* Given data

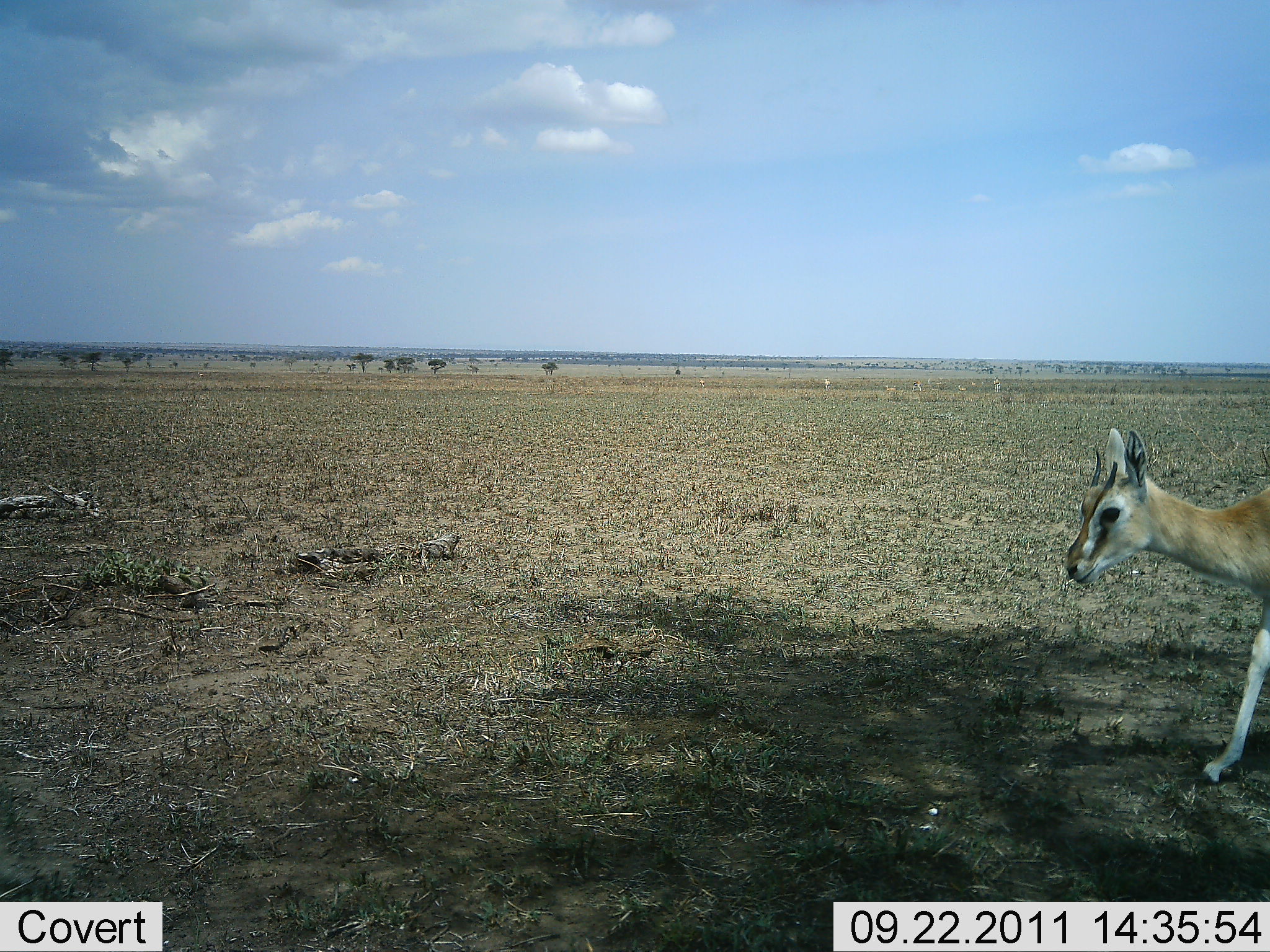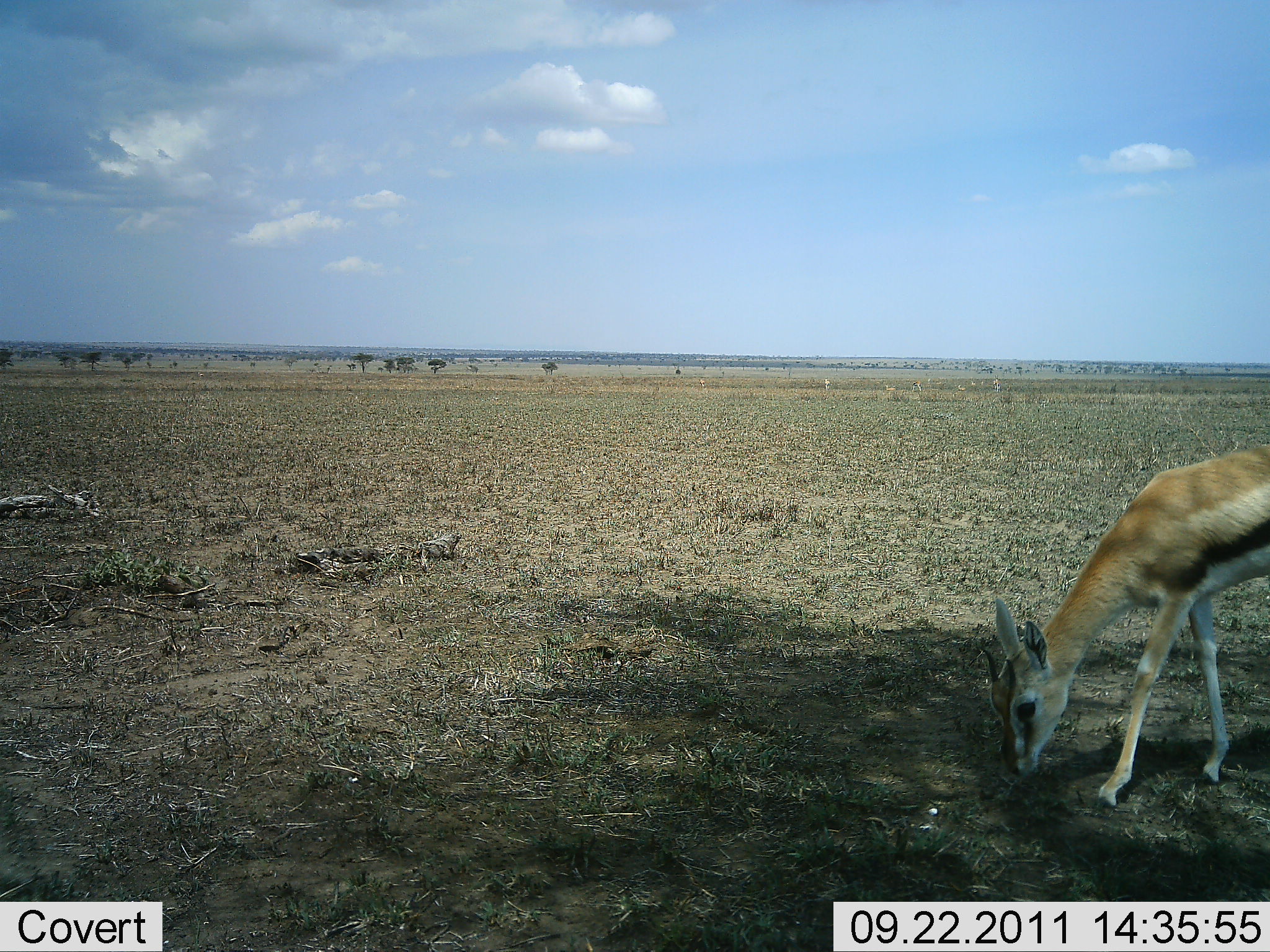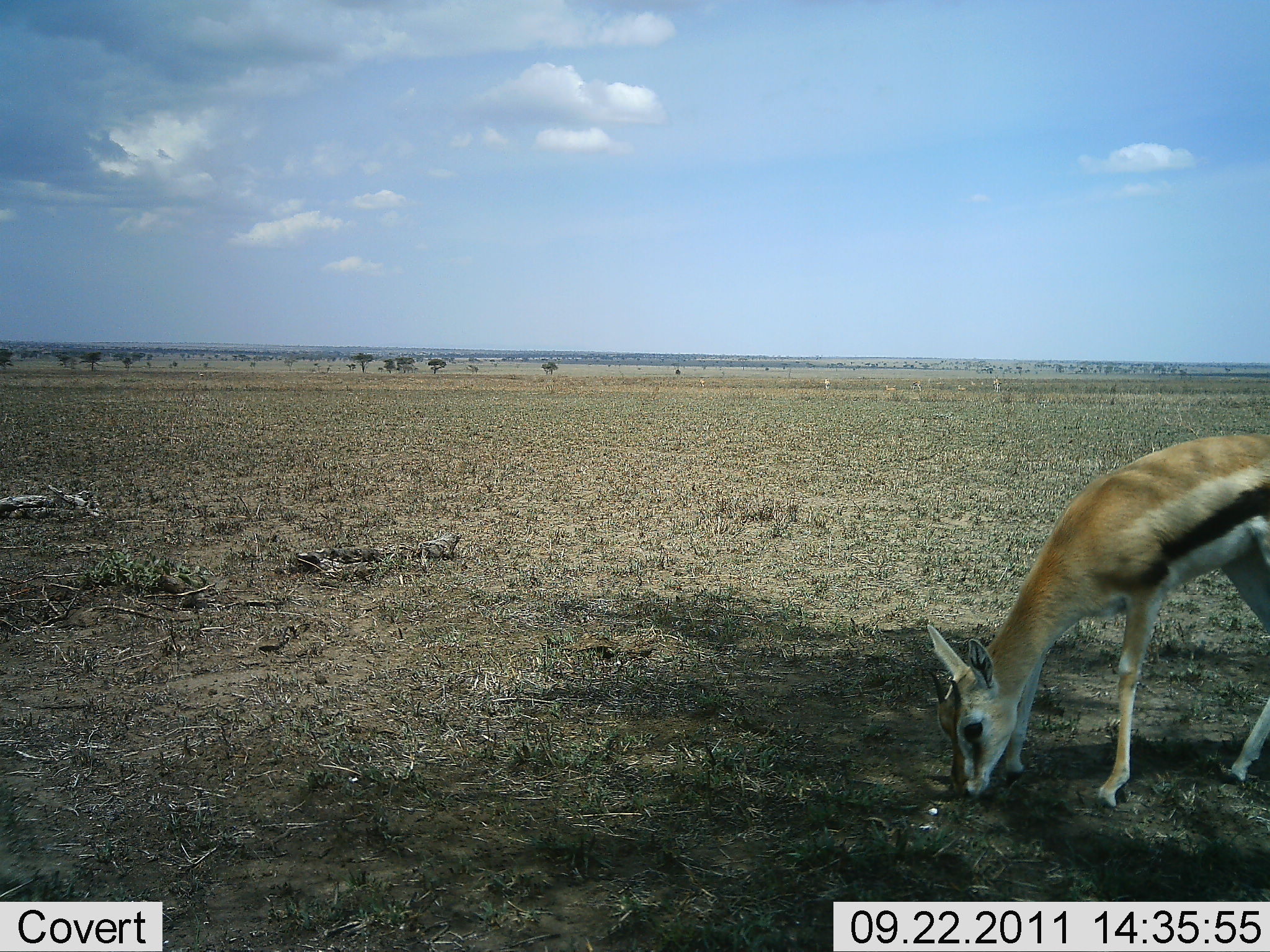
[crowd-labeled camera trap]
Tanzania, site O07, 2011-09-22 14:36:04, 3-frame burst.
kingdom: Animalia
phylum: Chordata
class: Mammalia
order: Artiodactyla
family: Bovidae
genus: Eudorcas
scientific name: Eudorcas thomsonii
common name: thomson's gazelle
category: gazellethomsons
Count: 1.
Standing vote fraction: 13%.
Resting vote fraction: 0%.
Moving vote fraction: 40%.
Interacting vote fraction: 0%.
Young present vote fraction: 7%.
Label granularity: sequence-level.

* Exercise directions
Give back the material word for word and drop the pictures it holds.

* Written response
[crowd-labeled camera trap]
Tanzania, site O07, 2011-09-22 14:36:04, 3-frame burst.
kingdom: Animalia
phylum: Chordata
class: Mammalia
order: Artiodactyla
family: Bovidae
genus: Eudorcas
scientific name: Eudorcas thomsonii
common name: thomson's gazelle
category: gazellethomsons
Count: 1.
Standing vote fraction: 13%.
Resting vote fraction: 0%.
Moving vote fraction: 40%.
Interacting vote fraction: 0%.
Young present vote fraction: 7%.
Label granularity: sequence-level.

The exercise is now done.